Extracted text:
_____

Railway line in Germany

The Neumark–Greiz railway was a branch line in the German states of Saxony and Thuringia, which was built by the Greiz-Brunn Railway Company. It ran from Neumark in the Vogtland district of Saxony to Greiz in Thuringia, but was closed in 1999.

==History==
As early as 1839, manufacturers in Greiz had sought a connection to the then projected Saxon-Bavarian Railway (Leipzig–Hof railway). Ultimately, this line was built entirely on Saxon territory, although an alignment through the Elster valley would have made the major bridges (the Göltzsch and Elster Viaducts) in Vogtland unnecessary. Saxony also had no interest in a subsequent railway in the Elster valley, because it did not want any competition with its own lines.

In 1855, an Eisenbahn-Bauverein (railway building association) was established in Greiz to build a rail connection to the Saxon-Bavarian Railway. A treaty between the Principality of Reuss Elder Line and the Kingdom of Saxony was signed on 3 November 1863 as the basis for its construction. On 30 June 1864, the Greiz-Brunn Railway Company (Greiz-Brunner Eisenbahn-Gesellschaft) was formed.

===Construction===
On 17 September 1864, construction began on the line. The starting point of the new line was Neumark station and initially the line ran along the tracks of the Saxon-Bavarian Railway. The line branched off from the main line to the newly built Brunn station in order to continue through the Aubach valley to Greiz-Aubachtal station, which was the end of the line. The line was built fairly quickly, so that the line was completed in October 1865. On 21 October 1865 the line was opened with a procession; regular train services were recorded on 23 October 1865.

_____

Supplied data:
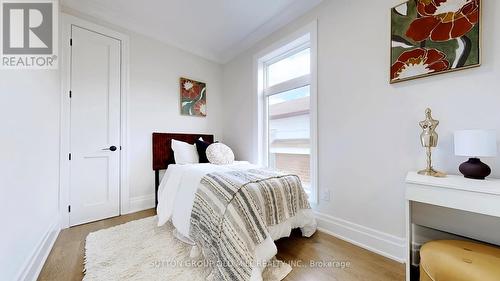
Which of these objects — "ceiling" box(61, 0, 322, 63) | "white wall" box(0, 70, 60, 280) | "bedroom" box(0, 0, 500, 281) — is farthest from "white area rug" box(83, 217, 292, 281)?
"ceiling" box(61, 0, 322, 63)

_____

Required action A: Reproduce the Neumark–Greiz railway article word for word from "The Neumark–Greiz railway" to "its own lines.".
Required action B: According to the Neumark–Greiz railway article, on what date was the Greiz-Brunn Railway Company formed?
Required action C: Write the next part of the Neumark–Greiz railway article, picking up after its final sentence.

Response box A:
The Neumark–Greiz railway was a branch line in the German states of Saxony and Thuringia, which was built by the Greiz-Brunn Railway Company. It ran from Neumark in the Vogtland district of Saxony to Greiz in Thuringia, but was closed in 1999.

==History==
As early as 1839, manufacturers in Greiz had sought a connection to the then projected Saxon-Bavarian Railway (Leipzig–Hof railway). Ultimately, this line was built entirely on Saxon territory, although an alignment through the Elster valley would have made the major bridges (the Göltzsch and Elster Viaducts) in Vogtland unnecessary. Saxony also had no interest in a subsequent railway in the Elster valley, because it did not want any competition with its own lines.

Response box B: 30 June 1864

Response box C:
On 1 January 1876, the Greiz-Brunn Railway Company was nationalised and the Neumark–Greiz line became part of the Royal Saxon State Railways. Immediately thereafter, construction began on a short connecting line to the Elster Valley Railway. A 200 metre long tunnel was excavated immediately west of Greiz-Aubachtal station in order to connect with the Elster Valley Railway running from the south into Greiz station. On 15 October 1879, the two kilometre long rail link was put into operation.

The last development of the line was the building of a separate track between Neumark and Brunn, which was opened on 19 May 1886.

In 1924, the line was officially reclassified from a main line to a branch line.

===Decline===
After the political changes in 1989/1990 the number of passengers on the line continued to fall. Passenger services were finally close at the timetable change on 31 May 1997, freight operations were discontinued at the end of 1995. The line was formally closed on 28 February 1999. A little later, the connection between the tracks of the Saxon-Franconian trunk line and the Neumark-Greiz line were removed.